Complete the following —
#1 In the passage about artist residencies, how many artists have work in Out of Bounds?
#2 In the passage about artist residencies, what four things do artists consider wanting to do when choosing a residency?
#3 Carry on the passage about artist residencies, starting right after its last sentence.

Text passage —
# # # #

Post Residency No two artists’ residencies are the same. East Street Arts’ origins are proudly and firmly rooted in artist led practice. They offer a wide range of opportunities which invite artists both in Leeds and across Europe to approach and debate artist led practice. The Artist Residency programme is one such invitation. Residencies can feel a bit like embarking on a blind date. Artists choose them wisely and consider what they want to test, witness, nurture and experience and how those exposures might expand and illuminate their work.

It is here that the supportive relationship between art organisation and artist is key in bridging cross cultural dialogues and expectations of projects and experiences. The work by the six artists in Out of Bounds all share responses to the urban landscape and freedom of movement though looking at man made dereliction, dwellings and reclaiming public spaces through DIY and interventionist strategies. Out of Bounds is not the end of the residency for the artists involved.

Residencies

You can only speculate what might happen; a residency is as much a mental and emotional shift as it is a temporary physical relocation. Sometimes you don’t need to travel far or maybe the traversing is more virtual (for instance, there are increasingly more ‘online’ residencies now available for artists). Whatever the model, shifting to a new and unfamiliar place can alter how an artist makes work and, more crucially, challenge what they think about the work they are making.

# # # #

Excerpted records —
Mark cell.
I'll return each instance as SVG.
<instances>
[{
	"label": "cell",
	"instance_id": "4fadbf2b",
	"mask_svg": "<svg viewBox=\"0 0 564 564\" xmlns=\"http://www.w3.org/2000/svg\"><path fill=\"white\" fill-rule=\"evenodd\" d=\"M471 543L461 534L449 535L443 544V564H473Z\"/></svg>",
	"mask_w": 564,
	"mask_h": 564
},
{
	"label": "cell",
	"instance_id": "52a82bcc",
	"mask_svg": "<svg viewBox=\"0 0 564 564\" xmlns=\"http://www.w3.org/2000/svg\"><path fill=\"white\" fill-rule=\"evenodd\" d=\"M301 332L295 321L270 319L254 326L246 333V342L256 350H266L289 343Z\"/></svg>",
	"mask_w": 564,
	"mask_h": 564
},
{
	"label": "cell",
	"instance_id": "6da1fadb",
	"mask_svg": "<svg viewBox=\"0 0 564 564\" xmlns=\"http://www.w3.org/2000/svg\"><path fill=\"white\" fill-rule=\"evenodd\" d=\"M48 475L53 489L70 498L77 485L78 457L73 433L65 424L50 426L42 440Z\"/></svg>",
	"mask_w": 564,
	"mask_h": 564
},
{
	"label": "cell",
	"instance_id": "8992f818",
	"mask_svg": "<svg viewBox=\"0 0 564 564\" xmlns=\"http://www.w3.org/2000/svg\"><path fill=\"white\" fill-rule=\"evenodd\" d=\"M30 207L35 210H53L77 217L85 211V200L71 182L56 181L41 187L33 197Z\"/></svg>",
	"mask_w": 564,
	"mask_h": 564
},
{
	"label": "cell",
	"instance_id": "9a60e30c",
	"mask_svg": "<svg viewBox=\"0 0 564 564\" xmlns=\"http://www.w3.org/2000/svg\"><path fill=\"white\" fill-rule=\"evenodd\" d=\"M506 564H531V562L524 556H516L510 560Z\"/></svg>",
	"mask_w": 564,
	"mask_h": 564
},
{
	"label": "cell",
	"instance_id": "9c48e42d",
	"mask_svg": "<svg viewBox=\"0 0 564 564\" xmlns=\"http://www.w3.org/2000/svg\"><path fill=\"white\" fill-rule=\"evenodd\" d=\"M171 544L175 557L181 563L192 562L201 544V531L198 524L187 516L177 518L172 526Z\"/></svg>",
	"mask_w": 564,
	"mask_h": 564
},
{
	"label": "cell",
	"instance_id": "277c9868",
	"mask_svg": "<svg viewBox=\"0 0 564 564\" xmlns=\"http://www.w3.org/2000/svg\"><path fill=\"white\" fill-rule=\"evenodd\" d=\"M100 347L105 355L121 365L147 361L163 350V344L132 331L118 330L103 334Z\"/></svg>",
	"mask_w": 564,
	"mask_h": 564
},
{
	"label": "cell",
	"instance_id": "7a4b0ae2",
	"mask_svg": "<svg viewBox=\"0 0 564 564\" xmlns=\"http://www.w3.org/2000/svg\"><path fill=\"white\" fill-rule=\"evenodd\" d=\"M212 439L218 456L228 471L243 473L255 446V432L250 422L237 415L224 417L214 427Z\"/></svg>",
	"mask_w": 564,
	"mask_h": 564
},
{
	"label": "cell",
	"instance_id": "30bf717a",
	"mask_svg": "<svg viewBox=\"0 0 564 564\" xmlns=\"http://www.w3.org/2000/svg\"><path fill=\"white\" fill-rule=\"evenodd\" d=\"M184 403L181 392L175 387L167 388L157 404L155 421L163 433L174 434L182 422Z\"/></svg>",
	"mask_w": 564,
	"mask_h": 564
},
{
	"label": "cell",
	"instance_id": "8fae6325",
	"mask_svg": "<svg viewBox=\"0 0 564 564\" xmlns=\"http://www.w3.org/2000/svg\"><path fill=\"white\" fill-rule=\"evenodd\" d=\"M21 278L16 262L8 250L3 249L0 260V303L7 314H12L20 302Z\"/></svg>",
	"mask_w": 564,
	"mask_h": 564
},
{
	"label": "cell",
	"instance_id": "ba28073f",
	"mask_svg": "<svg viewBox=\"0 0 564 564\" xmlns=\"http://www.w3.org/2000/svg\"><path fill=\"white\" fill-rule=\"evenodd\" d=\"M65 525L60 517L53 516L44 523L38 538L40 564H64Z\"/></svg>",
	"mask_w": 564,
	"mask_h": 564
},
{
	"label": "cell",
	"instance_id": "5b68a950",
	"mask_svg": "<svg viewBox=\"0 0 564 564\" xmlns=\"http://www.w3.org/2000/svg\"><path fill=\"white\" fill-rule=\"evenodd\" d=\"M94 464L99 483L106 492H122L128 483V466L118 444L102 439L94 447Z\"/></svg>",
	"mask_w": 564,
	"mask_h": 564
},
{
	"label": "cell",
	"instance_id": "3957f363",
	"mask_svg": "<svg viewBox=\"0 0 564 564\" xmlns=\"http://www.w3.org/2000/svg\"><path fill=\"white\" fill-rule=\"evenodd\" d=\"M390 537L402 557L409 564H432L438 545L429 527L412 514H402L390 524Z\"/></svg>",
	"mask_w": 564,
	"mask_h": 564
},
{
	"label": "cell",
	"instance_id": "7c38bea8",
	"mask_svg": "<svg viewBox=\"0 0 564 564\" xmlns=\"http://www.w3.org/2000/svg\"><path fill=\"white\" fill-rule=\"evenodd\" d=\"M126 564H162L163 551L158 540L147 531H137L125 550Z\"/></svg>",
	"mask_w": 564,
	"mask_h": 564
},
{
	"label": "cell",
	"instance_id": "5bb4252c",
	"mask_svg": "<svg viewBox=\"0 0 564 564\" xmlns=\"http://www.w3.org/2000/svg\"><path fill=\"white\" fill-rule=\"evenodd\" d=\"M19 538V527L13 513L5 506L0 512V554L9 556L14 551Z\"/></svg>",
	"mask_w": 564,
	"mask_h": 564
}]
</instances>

# # # #

Your written answers —
#1 Six artists.

#2 Test, witness, nurture and experience.

#3
The perception of an artist’s work, which may hold cultural currency or gravitas in one region or country, can be perceived very differently when experienced by another ‘global audience’. This can be simply down to speaking a different language or having another type of art education or understanding of how ‘art’ works.

Whilst their exhibition is a reflection and evidence of the impact the residencies had on their work, the friendships, networks and thoughts collected will continue to be digested and processed, lingering for much longer than the duration of the residency. It is this that serves as the real legacy to the experience and what happened during those weeks, months or years. Having an exhibition a year after the completion of a residency is one good model to gain a greater understanding of the impact this incubation period has had on the artists work and development.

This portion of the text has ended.